(Records)
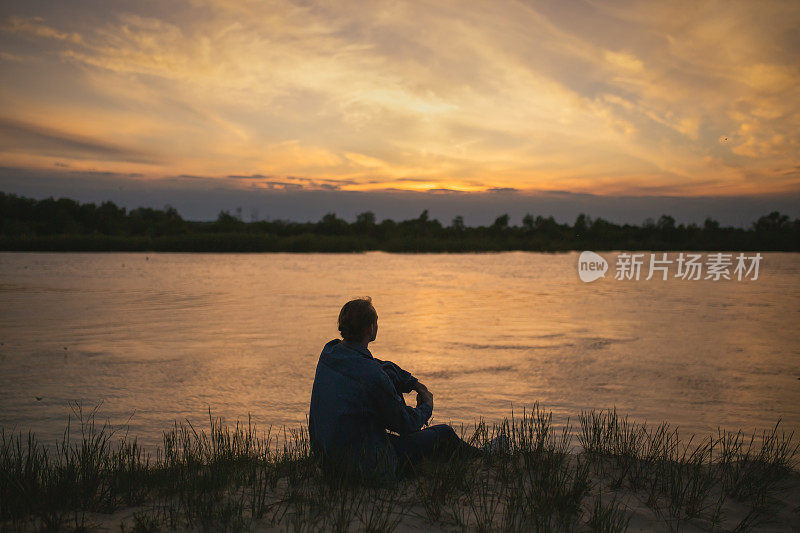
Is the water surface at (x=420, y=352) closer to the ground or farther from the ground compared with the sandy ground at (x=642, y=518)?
closer to the ground

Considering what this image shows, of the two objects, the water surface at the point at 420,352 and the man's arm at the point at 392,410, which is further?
the water surface at the point at 420,352

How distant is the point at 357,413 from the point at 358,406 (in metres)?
0.05

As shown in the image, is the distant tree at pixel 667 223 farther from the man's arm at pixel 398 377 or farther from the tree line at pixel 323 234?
the man's arm at pixel 398 377

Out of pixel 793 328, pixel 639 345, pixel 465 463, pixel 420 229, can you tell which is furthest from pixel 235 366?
pixel 420 229

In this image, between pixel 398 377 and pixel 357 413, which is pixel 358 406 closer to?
pixel 357 413

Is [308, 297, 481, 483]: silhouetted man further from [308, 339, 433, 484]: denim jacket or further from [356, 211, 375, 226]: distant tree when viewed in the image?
[356, 211, 375, 226]: distant tree

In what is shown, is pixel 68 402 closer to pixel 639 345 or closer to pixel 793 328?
pixel 639 345

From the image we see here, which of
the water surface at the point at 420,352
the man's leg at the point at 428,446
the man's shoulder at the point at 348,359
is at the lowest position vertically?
the water surface at the point at 420,352

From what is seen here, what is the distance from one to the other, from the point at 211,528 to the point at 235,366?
608 centimetres

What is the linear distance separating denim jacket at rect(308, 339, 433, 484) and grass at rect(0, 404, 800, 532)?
0.14 meters

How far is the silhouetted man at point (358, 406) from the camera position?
10.9ft

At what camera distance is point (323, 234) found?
74750mm

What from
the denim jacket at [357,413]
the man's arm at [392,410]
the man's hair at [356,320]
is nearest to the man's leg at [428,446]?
the denim jacket at [357,413]

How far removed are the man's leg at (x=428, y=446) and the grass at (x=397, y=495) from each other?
91 millimetres
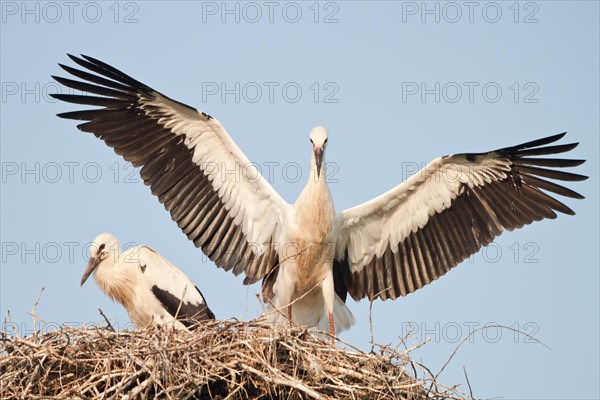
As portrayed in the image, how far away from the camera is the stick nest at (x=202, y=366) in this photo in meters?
6.80

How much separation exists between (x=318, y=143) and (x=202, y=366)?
115 inches

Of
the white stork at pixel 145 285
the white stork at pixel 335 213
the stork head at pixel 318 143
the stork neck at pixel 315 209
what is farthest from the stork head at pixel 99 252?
the stork head at pixel 318 143

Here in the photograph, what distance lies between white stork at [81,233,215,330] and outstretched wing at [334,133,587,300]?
4.69 ft

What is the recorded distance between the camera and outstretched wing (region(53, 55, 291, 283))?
31.8 ft

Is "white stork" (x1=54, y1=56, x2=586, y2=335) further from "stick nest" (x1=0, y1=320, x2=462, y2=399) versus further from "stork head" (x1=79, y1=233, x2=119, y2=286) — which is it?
"stick nest" (x1=0, y1=320, x2=462, y2=399)

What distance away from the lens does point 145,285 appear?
385 inches

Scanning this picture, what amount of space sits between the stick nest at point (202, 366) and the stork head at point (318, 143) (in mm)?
2165

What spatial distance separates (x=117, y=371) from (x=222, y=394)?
2.35 feet

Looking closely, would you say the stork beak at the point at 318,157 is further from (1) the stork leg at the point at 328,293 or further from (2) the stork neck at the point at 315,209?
(1) the stork leg at the point at 328,293

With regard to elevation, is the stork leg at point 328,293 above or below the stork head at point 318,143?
below

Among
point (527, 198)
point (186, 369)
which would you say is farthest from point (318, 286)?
point (186, 369)

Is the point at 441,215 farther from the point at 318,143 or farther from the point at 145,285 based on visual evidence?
the point at 145,285

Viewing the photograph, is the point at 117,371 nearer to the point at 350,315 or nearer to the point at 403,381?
the point at 403,381

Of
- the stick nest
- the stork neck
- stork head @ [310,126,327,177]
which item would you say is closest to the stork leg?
the stork neck
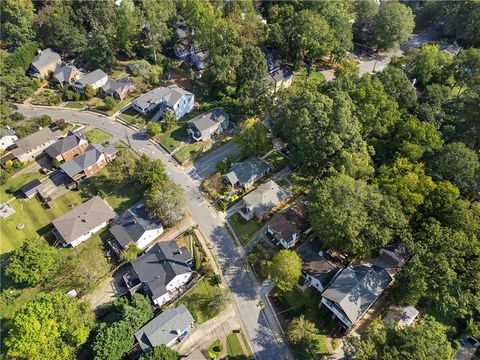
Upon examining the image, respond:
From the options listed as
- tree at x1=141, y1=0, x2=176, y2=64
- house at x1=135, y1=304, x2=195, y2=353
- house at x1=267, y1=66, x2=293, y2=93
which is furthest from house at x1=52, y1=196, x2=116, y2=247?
tree at x1=141, y1=0, x2=176, y2=64

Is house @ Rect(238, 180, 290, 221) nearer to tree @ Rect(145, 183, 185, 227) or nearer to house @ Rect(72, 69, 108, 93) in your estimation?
tree @ Rect(145, 183, 185, 227)

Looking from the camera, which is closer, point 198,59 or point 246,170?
point 246,170

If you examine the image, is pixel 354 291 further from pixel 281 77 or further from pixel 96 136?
pixel 96 136

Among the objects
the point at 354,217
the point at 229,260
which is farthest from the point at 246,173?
the point at 354,217

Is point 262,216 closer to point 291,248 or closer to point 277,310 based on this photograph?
point 291,248

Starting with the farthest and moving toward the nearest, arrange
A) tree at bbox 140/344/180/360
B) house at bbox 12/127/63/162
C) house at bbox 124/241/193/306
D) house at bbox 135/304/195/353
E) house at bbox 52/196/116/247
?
house at bbox 12/127/63/162
house at bbox 52/196/116/247
house at bbox 124/241/193/306
house at bbox 135/304/195/353
tree at bbox 140/344/180/360

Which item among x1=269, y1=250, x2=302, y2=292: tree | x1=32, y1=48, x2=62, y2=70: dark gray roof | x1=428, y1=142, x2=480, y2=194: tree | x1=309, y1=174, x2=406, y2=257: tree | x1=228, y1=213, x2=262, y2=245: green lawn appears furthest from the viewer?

▶ Written task:
Omitting all images, print the listing exactly.

▶ The output:
Is the water surface at (x=420, y=352) closer to the ground or farther from the ground compared with the sandy ground at (x=642, y=518)?
closer to the ground

Considering what this image shows, of the two objects, the water surface at the point at 420,352 and the man's arm at the point at 392,410, which is further?
the water surface at the point at 420,352

How distant is the point at 357,413 from the point at 358,406 (in metres)?
0.05

As shown in the image, is the distant tree at pixel 667 223 farther from the man's arm at pixel 398 377 or farther from the tree line at pixel 323 234?
the man's arm at pixel 398 377

Out of pixel 793 328, pixel 639 345, pixel 465 463, pixel 420 229, can you tell which is furthest from pixel 235 366?
pixel 420 229

In this image, between pixel 398 377 and pixel 357 413, which is pixel 358 406 closer to?
pixel 357 413

Is [308, 297, 481, 483]: silhouetted man further from [308, 339, 433, 484]: denim jacket or further from [356, 211, 375, 226]: distant tree when viewed in the image?
[356, 211, 375, 226]: distant tree

In what is shown, is pixel 68 402 closer to pixel 639 345 or closer to pixel 793 328?
pixel 639 345

From the image we see here, which of
the water surface at the point at 420,352
the man's leg at the point at 428,446
the man's shoulder at the point at 348,359
is at the lowest position vertically?
the water surface at the point at 420,352

From what is seen here, what is the distance from one to the other, from the point at 211,528 to the point at 235,366?
608 centimetres

What is the linear distance separating denim jacket at rect(308, 339, 433, 484) and grass at rect(0, 404, 800, 532)?
0.14 meters

How far is the silhouetted man at point (358, 406) from the camera position?
10.9ft

At what camera distance is point (323, 234) found?
74750mm

What from
the denim jacket at [357,413]
the man's arm at [392,410]
the man's hair at [356,320]
is nearest to the man's leg at [428,446]?
the denim jacket at [357,413]

How far removed are the man's leg at (x=428, y=446) and the grass at (x=397, y=495) from each other?
91 millimetres
As portrayed in the image, how far away from the camera is the stick nest at (x=202, y=366) in this photo in meters?
6.80

How much separation exists between (x=318, y=143) and (x=202, y=366)?
115 inches

Of
the white stork at pixel 145 285
the white stork at pixel 335 213
the stork head at pixel 318 143
the stork neck at pixel 315 209
what is farthest from the stork head at pixel 99 252?
the stork head at pixel 318 143

Here in the photograph, what distance lies between white stork at [81,233,215,330] and outstretched wing at [334,133,587,300]?
4.69 ft

What is the recorded distance between the camera and outstretched wing (region(53, 55, 291, 283))?
31.8 ft

Is "white stork" (x1=54, y1=56, x2=586, y2=335) further from "stick nest" (x1=0, y1=320, x2=462, y2=399) versus further from "stork head" (x1=79, y1=233, x2=119, y2=286) — which is it?
"stick nest" (x1=0, y1=320, x2=462, y2=399)

What distance away from the lens does point 145,285 appear?
385 inches

Scanning this picture, what amount of space sits between the stick nest at point (202, 366) and the stork head at point (318, 143) (in mm)?
2165

What spatial distance separates (x=117, y=371) from (x=222, y=394)?
2.35 feet

Looking closely, would you say the stork beak at the point at 318,157 is further from (1) the stork leg at the point at 328,293 or further from (2) the stork neck at the point at 315,209?
(1) the stork leg at the point at 328,293

With regard to elevation, is the stork leg at point 328,293 above or below the stork head at point 318,143?
below

Among
point (527, 198)
point (186, 369)
which would you say is farthest from point (318, 286)?
point (186, 369)

Is the point at 441,215 farther from the point at 318,143 or farther from the point at 145,285 based on visual evidence?
the point at 145,285

Viewing the photograph, is the point at 117,371 nearer to the point at 350,315 or nearer to the point at 403,381?
the point at 403,381

Of
- the stick nest
- the stork neck
- stork head @ [310,126,327,177]
which item would you say is closest to the stork leg?
the stork neck
Upon examining the image, respond:
From the options listed as
- tree at x1=141, y1=0, x2=176, y2=64
- house at x1=135, y1=304, x2=195, y2=353
- house at x1=267, y1=66, x2=293, y2=93
which is furthest from house at x1=52, y1=196, x2=116, y2=247?
tree at x1=141, y1=0, x2=176, y2=64

Is house @ Rect(238, 180, 290, 221) nearer to tree @ Rect(145, 183, 185, 227) or nearer to house @ Rect(72, 69, 108, 93) in your estimation?
tree @ Rect(145, 183, 185, 227)

Looking from the camera, which is closer, point 198,59 or point 246,170?
point 246,170

If you examine the image, is pixel 354 291 further from pixel 281 77 or further from pixel 96 136?
pixel 96 136

Among the objects
the point at 354,217
the point at 229,260
which is farthest from the point at 246,173?
the point at 354,217

Is point 262,216 closer to point 291,248 or closer to point 277,310 based on this photograph?
point 291,248

Starting with the farthest and moving toward the nearest, arrange
A) tree at bbox 140/344/180/360
B) house at bbox 12/127/63/162
C) house at bbox 124/241/193/306
D) house at bbox 135/304/195/353
E) house at bbox 52/196/116/247
?
house at bbox 12/127/63/162
house at bbox 52/196/116/247
house at bbox 124/241/193/306
house at bbox 135/304/195/353
tree at bbox 140/344/180/360

Which item among x1=269, y1=250, x2=302, y2=292: tree | x1=32, y1=48, x2=62, y2=70: dark gray roof | x1=428, y1=142, x2=480, y2=194: tree | x1=309, y1=174, x2=406, y2=257: tree | x1=228, y1=213, x2=262, y2=245: green lawn appears furthest from the viewer?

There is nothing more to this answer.